Dean Harold Slavkin

Our USC Commencement on May 16th, 2008 will herald a significant transition for our senior classes of young doctors, specialists, graduate students, advanced programs, and dental hygienists—a time for reflection, celebration, and anticipation.  

The “Commencement Process” is the academic ritual of moving or transferring knowledge, innovations and discovery into society each year.   

In the example of our School of Dentistry, this means the improvement in knowledge and technology that will enhance clinical health care throughout Southern California, California, the Western States of the United States, and around the world.  

Our graduating health professionals (dental specialists and advanced programs, DDS academic program, Physical Therapy and occupational therapy, dental hygiene and graduate students) transition from their academic experiences to become the newest of beginning clinicians and scholars invested with a foundation to build upon for a lifetime.  

We wish each of them the very best of success as they continue to grow, learn, gain experience and shape their chosen profession. 

The May 16th Commencement Celebration is also very special for me. It is a very special opportunity for me to share your pride and accomplishments—the graduates who we are celebrating, their family support that has made this all possible, and the remarkably talented faculty and staff of the USC School of Dentistry. I am very proud to be part of the TROJAN FAMILY! 

May 2008 is also the eight-year anniversary of the release of the first-ever Surgeon General’s Report on Oral Health in America—a science-based document that heralds health promotion, risk assessment and disease prevention, diagnostics, treatments and therapeutics throughout the lifespan—from prenatal to the elderly stages of life.   

This document applauds the clinical excellence in oral health care that is readily accessed by two-thirds of our society, yet painfully cites that almost one-third of all Americans, and 34% of all Californians, do not access oral health care. What an opportunity for expanding oral health for ALL people. 

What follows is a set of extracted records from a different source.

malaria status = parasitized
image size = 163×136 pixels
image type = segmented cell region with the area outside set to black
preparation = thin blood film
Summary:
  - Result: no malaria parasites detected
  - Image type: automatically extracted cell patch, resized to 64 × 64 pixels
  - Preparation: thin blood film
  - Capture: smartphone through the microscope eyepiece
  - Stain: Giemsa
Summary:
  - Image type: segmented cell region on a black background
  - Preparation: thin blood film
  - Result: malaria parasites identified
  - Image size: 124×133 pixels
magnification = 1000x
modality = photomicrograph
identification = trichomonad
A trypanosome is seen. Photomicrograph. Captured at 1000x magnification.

May was a Roman goddess and her name is given to the fifth month of the Gregorian calendar. May is also considered “the early vigorous blooming part of human life.” Indeed! And Commencement Week is filled with blossoming expectations for each of us as we ponder our future. For our new graduates the future holds enormous opportunities, as they pursue their activities as health professionals with an emphasis upon oral health promotion, disease prevention, diagnostics, treatments and therapeutics.  

These new young doctors and dental hygienists will seek careers in the private and public sectors of oral health professions, and many will continue their formal education and training in a number of special focus areas. All of us in the USC dental community wish these highly talented people our best wishes and hopes for their continued success. Cheers!